• The problem:
Where a line holds the word "text", copy that line from the data below.

• Collected data:
◇ ◇ ◇ ◇ ◇ ◇ ◇
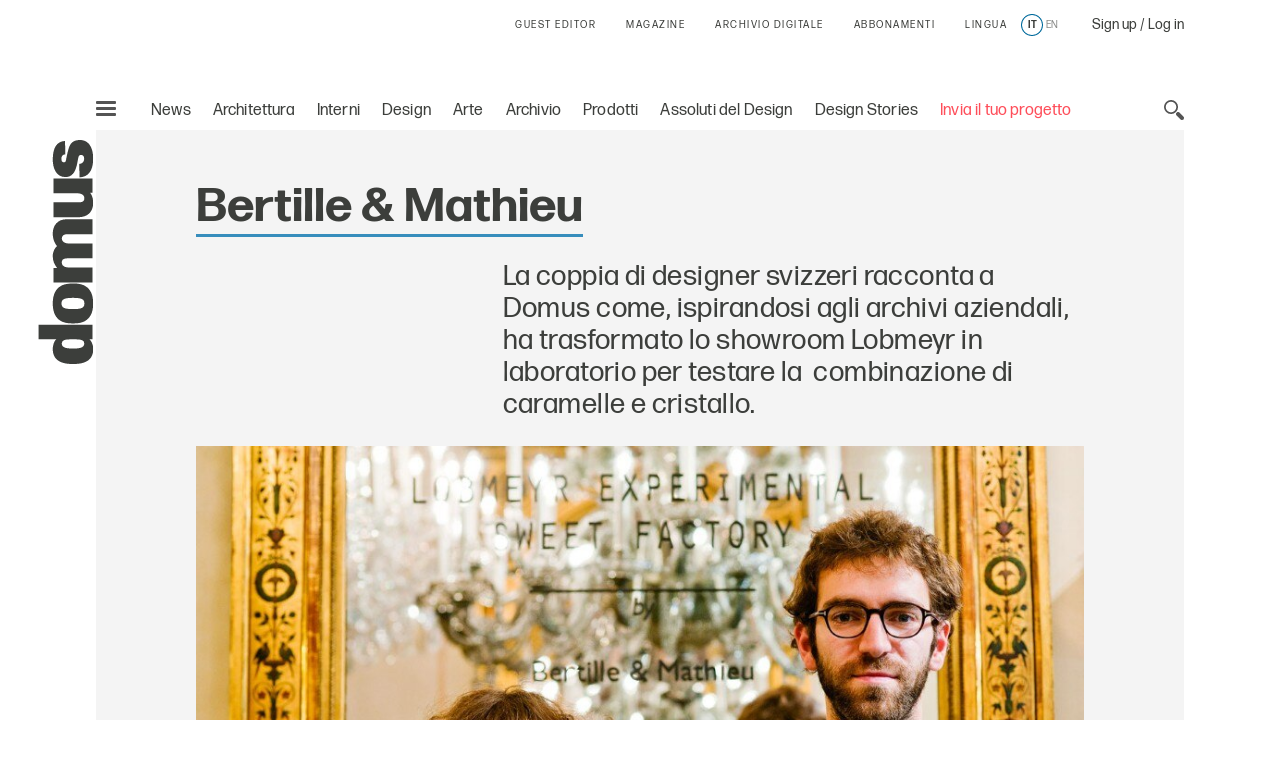

--- FILE ---
content_type: text/html; charset=utf-8
request_url: https://www.google.com/recaptcha/api2/aframe
body_size: 137
content:
<!DOCTYPE HTML><html><head><meta http-equiv="content-type" content="text/html; charset=UTF-8"></head><body><script nonce="MJsgHiP17nR8QzjvLMpf5A">/** Anti-fraud and anti-abuse applications only. See google.com/recaptcha */ try{var clients={'sodar':'https://pagead2.googlesyndication.com/pagead/sodar?'};window.addEventListener("message",function(a){try{if(a.source===window.parent){var b=JSON.parse(a.data);var c=clients[b['id']];if(c){var d=document.createElement('img');d.src=c+b['params']+'&rc='+(localStorage.getItem("rc::a")?sessionStorage.getItem("rc::b"):"");window.document.body.appendChild(d);sessionStorage.setItem("rc::e",parseInt(sessionStorage.getItem("rc::e")||0)+1);localStorage.setItem("rc::h",'1769777240620');}}}catch(b){}});window.parent.postMessage("_grecaptcha_ready", "*");}catch(b){}</script></body></html>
◇ ◇ ◇ ◇ ◇ ◇ ◇
• Problem solution:
content_type: text/html; charset=utf-8
<!DOCTYPE HTML><html><head><meta http-equiv="content-type" content="text/html; charset=UTF-8"></head><body><script nonce="MJsgHiP17nR8QzjvLMpf5A">/** Anti-fraud and anti-abuse applications only. See google.com/recaptcha */ try{var clients={'sodar':'https://pagead2.googlesyndication.com/pagead/sodar?'};window.addEventListener("message",function(a){try{if(a.source===window.parent){var b=JSON.parse(a.data);var c=clients[b['id']];if(c){var d=document.createElement('img');d.src=c+b['params']+'&rc='+(localStorage.getItem("rc::a")?sessionStorage.getItem("rc::b"):"");window.document.body.appendChild(d);sessionStorage.setItem("rc::e",parseInt(sessionStorage.getItem("rc::e")||0)+1);localStorage.setItem("rc::h",'1769777240620');}}}catch(b){}});window.parent.postMessage("_grecaptcha_ready", "*");}catch(b){}</script></body></html>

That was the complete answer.